保育園から娘たちを連れて帰る道。
2人を乗せた自転車は、ずしんと重い。幸せと責任の重さと同じ分。
幸せって、「今ないもの」を探し回るものじゃない。目の前にあるものと自分の中の幸せ記憶を関連付けて手繰り寄せるだけで、幸せな気持ちになれるんだなぁ、と実感。
今回幸せな記憶を呼び寄せたのは「牛肉の焼ける香り」でした。
保育園の帰り道は、二人共無言だったり、爆音で歌ってたり、イヤイヤ言ってたり、今日の出来事を教えてくれたり。今日は二人共無言でした。
そんな道中、どこぞの家からか、良い匂いがしてきました。牛肉の焼ける香り。なんだかそれだけで少し幸せになったのです、
その香りは、すき焼きを思い起こさせました。イギリス留学中、私は多くても一時帰国は年に 2 回。帰国する度に、母はすき焼きを用意してくれてたっけ。
ホームステイ時代はホストファミリーのご飯で、大学生時代は貧乏学生らしい自炊で生きてました。牛肉は高くて、なかなか手を出せない品でした。しかも、イギリスには薄切り肉は売っていない。
帰国した家のテーブルには、私の好きなお肉が沢山用意されてて、それを誰かに焼いてもらえて。20 年以上使っているすき焼き用の鉄鍋で焼かれた、あの時食べた牛肉は感動ものでした。
留学する前には当たり前だったものが、凄く贅沢なものだと感じていたのです。
今夜嗅いだ牛肉の香りと、自分自身の帰国と娘たちを連れて帰宅する姿も重なったのか、記憶が鮮明に蘇りました。
どんな光景だったか?
どんな味だったか?
どのくらい食べたのか?
こういう客観的事実を詳しく覚えてはいません。よく覚えているのは、思い出せるのは、「あの時どんな気持ちだったのか?」ということ。
客観的事実を記憶する際、事実をありのまま覚えていないことが多い。
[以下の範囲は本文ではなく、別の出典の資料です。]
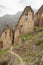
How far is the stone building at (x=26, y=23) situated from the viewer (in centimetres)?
3747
人間だれしも、自分が見たいものを見たいようにしか見ないし、記憶が半自動的に、ご都合主義的に、改ざんされている。
それでも、「あの時こんな気持ちだった」という自分の心は、忘れない。
あの時のすき焼き、とっても美味しかったなぁ。
お母さん、ありがとう。
すき焼きを食べる度に、どこかで見かける度に、この気持ちを思い出したい。そんな幸せな記憶の引き金になるものを、いっぱいいっぱい持ったら、もっと豊かになれる気がする。
牛肉の香りがする家の前を通るとき、もし娘たちが爆音で歌っていたら、私が空腹で死にそうだったら、こんなことは思えなかったでしょう。
同じ事象が目の前にあっても、自分の状態次第で受け取り方がこんなに違うのだなぁ…と、我ながら多重人格になったのでは?と驚くほどです。
それって、そういえば生理終わったからかも。